Ce sont également des lieux de loisirs, de production de poissons et avant tout de véritables réservoirs de biodiversité. En effet, au niveau d’un étang foisonnent des milliers d’espèces végétales et animales dont certaines n’existent que par la présence de ces eaux douces (pour se reproduire ou effectuer le début de leur cycle de vie comme les larves d’insectes, de diptères, les libellules…).

Les scientifiques ont montré que 70% de la biodiversité des eaux douces d’un territoire, se situait très précisément dans ces petites étendues d’eau. L’action de l’Homme et le climat ont déjà effacé de la carte entre 50 et 90% des étangs depuis près de 200 ans, emportant avec eux une grande part de biodiversité, fondamentale aux écosystèmes locaux.

Maintenir les mares et étangs actuels dans toute la diversité qu’ils représentent à travers l’Europe, est ainsi un objectif fort du projet PONDERFUL. Les chercheurs ont même développé des prototypes pour les récréer. Des modèles de petits plans d’eau, résilients face au réchauffement climatique appelés ClimaPond, sont déjà testés sur des sites expérimentaux pour voir le jour prochainement.

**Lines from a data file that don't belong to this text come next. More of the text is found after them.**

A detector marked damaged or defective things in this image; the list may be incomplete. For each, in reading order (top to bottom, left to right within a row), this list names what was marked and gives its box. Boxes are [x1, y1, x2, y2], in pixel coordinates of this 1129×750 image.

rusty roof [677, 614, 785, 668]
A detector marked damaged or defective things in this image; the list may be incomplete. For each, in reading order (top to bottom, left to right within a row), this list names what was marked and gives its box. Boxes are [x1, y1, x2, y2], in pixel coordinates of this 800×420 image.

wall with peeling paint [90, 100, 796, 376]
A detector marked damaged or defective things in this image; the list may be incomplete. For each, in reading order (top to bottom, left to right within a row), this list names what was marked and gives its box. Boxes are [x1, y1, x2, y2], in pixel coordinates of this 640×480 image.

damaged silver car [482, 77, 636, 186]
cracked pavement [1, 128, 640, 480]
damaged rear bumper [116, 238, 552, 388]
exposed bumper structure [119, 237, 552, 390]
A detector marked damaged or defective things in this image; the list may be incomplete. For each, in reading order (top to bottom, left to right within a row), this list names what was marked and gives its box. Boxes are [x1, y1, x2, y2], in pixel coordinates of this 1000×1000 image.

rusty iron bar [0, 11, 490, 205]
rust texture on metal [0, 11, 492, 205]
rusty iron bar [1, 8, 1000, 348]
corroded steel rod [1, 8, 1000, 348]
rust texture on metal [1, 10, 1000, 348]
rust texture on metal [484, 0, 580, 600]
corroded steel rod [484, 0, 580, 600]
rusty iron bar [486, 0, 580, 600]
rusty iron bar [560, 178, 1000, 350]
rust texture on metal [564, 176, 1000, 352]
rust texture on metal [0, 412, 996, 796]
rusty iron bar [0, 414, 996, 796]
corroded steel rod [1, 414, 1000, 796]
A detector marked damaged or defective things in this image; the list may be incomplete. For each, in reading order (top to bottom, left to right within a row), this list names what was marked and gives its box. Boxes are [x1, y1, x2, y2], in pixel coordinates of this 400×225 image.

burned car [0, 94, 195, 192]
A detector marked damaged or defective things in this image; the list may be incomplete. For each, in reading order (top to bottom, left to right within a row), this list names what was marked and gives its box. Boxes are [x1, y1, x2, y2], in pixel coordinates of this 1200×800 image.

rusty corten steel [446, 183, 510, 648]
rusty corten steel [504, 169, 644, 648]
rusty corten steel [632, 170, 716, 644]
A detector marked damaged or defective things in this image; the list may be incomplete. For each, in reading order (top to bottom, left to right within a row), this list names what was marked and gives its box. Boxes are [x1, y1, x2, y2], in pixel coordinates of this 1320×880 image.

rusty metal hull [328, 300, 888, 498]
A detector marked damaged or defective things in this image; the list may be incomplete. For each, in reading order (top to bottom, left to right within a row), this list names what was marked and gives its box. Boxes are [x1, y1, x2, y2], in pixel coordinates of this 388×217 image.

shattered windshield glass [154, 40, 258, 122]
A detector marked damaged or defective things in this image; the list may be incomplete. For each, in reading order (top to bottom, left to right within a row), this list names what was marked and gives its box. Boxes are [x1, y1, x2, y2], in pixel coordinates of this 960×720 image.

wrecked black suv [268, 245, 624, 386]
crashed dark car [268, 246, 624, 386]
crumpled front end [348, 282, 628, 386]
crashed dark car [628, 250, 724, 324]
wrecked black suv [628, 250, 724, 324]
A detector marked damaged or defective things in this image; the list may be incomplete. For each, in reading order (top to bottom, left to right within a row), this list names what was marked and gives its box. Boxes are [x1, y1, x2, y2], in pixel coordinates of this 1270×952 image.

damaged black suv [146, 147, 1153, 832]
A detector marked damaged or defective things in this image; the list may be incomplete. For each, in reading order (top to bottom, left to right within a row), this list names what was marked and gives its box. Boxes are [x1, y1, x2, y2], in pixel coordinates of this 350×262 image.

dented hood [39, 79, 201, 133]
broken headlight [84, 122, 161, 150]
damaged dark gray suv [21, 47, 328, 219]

Des résultats scientifiques mais pas que…

Avec le programme PONDERFUL, les chercheurs qui étudient depuis plus de 20 ans ces plans d’eau, voient leur travail valorisé dans un seul et même projet commun. Un historique de données scientifiques sur toute l’Europe qui peut peser dans la balance pour faire évoluer la perception des étangs par les politiques. Car au-delà des résultats scientifiques, les chercheurs souhaitent une vraie reconnaissance des étangs par la législation.

A l’heure actuelle, leur petite taille (inférieur à 50 ha selon la définition d’un étang) fait qu’ils ne sont pas pris en compte dans la Directive Cadre sur l’Eau en Europe et donc peu protégés. Les arguments tangibles sur la solution climatique qu’ils apportent, permettraient d’étendre et d’homogénéiser les ré-glementations à tous les milieux aquatiques, toute taille confondue.

Et pour engager les parties prenantes sur le terrain, les chercheurs de l’Isara sont à l’initiative de séances de travail en lien direct avec les acteurs du territoire. Accompagnés d’un sociologue de l’environnement, ces échanges permettent d’appréhender réellement ce que pensent les décideurs et le grand public de ces plans d’eau trop souvent sous-estimés. Une manière de rendre accessible les avancées scientifiques et les résultats du projet, tout en éveillant les consciences sur la préservation urgente des étangs et autres petits milieux aquatiques, pour le futur climatique de notre planète.